— START Given text —

The spike of earnings that hides behind the recent equity run-up has a lot to do with peculiar business incentives.

Micro incentives can have deep macro implications.

This post drives you through several financial institutions such as Société Générale, the BIS or the IMF. It underpins some of the blog’s usual suspects : micro and macro-credit, equity valuation, financial stability and a truly ‘paradoxical’ normalization of monetary policy.

More importantly for investors, it leaves the following question wide open: can corporate earnings be left unattended ?

To start with, please consider the following article by Bloomberg: “The great credit party is almost over, Société Générale says”:
(emphasis added)


“ We expect next year to be a transition year, when the ultra-low yield environment finally starts to lose its grip,” Societe Generale credit strategists Juan Esteban Valencia and Guy Stear wrote in a note. “The U.S. and the eurozone are heading for an economic slowdown in 2019, and given the rising levels of corporate leverage, this should have an impact on credit.
“Credit market slumps tend to be triggered by a single sector, such as telecommunications in 2002-3 and U.S. housing in 2007-8. Potential flashpoints going forward are China’s property market and U.S. technology, where balance-sheet leverage has grown sharply.

True, China deserves our full attention.  We shall revert to this side of the credit dynamics at the end of this post.

But beforehand debt, credit, market valuation and a very ‘paradoxical tightening’ are at the menu of the latest BIS quarterly review.

Monetary normalisation looks so beautifully anticipated that it … fails to do what it is supposed to do: normalize monetary conditions.

From the review
(bold ours):

“The recent decline in term premia is even more puzzling than in 2005, as the current balance sheet run-off process is specifically aimed at decompressing term premia that were squeezed by the large-scale asset purchases (LSAPs).

The difference between the last two episodes and that of 1994 reflects shifts towards greater gradualism and predictability in the Fed’s tightening strategies. The Fed’s moves in 1994 were steep and less thoroughly communicated to markets. By contrast, gradualism and predictability have characterised the current tightening cycle, with respect to both the policy rate and balance sheet adjustment.

So gradualism and predicatibility, then again two legitimate children of modern forward guidance, would have some renewed unintended consequences ?

Some of you might wonder about the ‘secondary effects’ of a non-normalizing normalization. We have a hint: financial stability.

— END Given text —
— START Stored data —

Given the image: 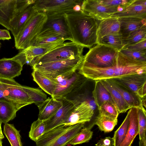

— END Stored data —

▸ Problems to solve:
1. In the blog post, condense the paragraph that begins "The difference between the last two episodes" into a shorter version that keeps its main facts.
2. Edit the blog post by giving it again starting with "True, China deserves" and going on through "asset purchases (LSAPs).", replacing "term premia" with "term spreads".

▸ Full solutions:
1. Unlike in 1994, when the Fed's moves were steep and poorly communicated to markets, the last two episodes reflect a shift toward gradual, predictable tightening. The current cycle shows this for both the policy rate and the balance sheet adjustment.

2.
True, China deserves our full attention.  We shall revert to this side of the credit dynamics at the end of this post.

But beforehand debt, credit, market valuation and a very ‘paradoxical tightening’ are at the menu of the latest BIS quarterly review.

Monetary normalisation looks so beautifully anticipated that it … fails to do what it is supposed to do: normalize monetary conditions.

From the review
(bold ours):

“The recent decline in term spreads is even more puzzling than in 2005, as the current balance sheet run-off process is specifically aimed at decompressing term spreads that were squeezed by the large-scale asset purchases (LSAPs).